What is reasonable visitation and fixed visitation? Sometimes, a judge will have you settle visitation matters on your own – known as reasonable visitation. This means that you as parents are supposed to work around your respective schedules to come up with the best plan that not only works for you, but works in the best interest of the child. The parent with the custodial rights, however, will generally have more power and influence over what is considered to be “reasonable,” which means that they do not have to agree to anything that is laid out otherwise. A judge may take into consideration that one parent is being inflexible and step in to make matters right.

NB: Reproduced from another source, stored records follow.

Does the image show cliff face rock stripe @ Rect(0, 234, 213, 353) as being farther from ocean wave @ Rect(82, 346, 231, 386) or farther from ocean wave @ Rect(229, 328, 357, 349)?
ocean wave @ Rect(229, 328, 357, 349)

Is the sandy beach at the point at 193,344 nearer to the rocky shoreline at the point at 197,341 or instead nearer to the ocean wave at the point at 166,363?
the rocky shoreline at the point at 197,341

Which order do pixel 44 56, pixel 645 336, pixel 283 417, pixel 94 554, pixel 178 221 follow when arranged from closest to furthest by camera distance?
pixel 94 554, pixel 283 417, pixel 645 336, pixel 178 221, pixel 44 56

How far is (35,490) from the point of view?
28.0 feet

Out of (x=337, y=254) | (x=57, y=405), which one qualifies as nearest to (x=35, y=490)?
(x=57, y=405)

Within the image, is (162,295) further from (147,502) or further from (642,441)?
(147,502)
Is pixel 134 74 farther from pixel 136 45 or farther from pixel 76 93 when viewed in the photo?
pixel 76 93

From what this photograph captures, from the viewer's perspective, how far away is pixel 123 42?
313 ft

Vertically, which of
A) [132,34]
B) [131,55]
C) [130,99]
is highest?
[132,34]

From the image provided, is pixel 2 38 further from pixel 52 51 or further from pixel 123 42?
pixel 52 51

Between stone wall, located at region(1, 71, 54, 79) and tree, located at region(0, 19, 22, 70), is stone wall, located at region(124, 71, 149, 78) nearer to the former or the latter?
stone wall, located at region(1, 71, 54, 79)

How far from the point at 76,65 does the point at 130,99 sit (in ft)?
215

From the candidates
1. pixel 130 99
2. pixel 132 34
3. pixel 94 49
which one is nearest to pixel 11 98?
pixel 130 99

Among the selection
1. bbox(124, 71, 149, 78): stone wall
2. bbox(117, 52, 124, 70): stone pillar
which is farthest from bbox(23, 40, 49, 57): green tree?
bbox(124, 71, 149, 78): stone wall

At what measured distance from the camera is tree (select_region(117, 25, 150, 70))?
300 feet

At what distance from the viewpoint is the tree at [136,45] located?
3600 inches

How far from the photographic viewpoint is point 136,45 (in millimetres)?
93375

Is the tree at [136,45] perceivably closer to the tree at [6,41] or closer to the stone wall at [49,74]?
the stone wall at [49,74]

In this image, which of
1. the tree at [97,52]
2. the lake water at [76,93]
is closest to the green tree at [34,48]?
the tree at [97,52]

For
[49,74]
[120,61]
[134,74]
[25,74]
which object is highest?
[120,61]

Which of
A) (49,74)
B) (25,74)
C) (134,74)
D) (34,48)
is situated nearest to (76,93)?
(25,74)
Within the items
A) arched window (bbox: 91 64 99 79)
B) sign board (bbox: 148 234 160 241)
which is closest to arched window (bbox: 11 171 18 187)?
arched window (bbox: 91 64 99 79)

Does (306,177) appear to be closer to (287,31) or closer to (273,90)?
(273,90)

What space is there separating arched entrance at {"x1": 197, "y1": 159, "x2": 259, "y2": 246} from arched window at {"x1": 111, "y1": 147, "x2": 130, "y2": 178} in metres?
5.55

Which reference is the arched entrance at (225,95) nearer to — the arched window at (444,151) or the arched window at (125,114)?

With a fixed visitation schedule, you will find that the judge orders the times in which the non-custodial parent is permitted to have visits. If there is a rise in conflict between the parents, this is typically the route in which the judge will go. Fixed visitation schedules are popular with the courts because judges believe that these schedules offer stability and children are already going through confusing times with a divorce.
What is restricted visitation and when should it be taken into consideration? The court may see red flags in regards to a parent’s actions with their child. For instance, a parent may have drinking or drug problems or be abusive to a child, and these are cases where supervised visitation may come into play. Some of the most common reasons for this type of visitation are violence, emotional harm, the child’s wishes, mental illness, abandonment, addiction, sexual behavior, incarceration, and abduction. In this case, the court will take these issues into consideration and come up with an appropriate schedule under a watchful eye.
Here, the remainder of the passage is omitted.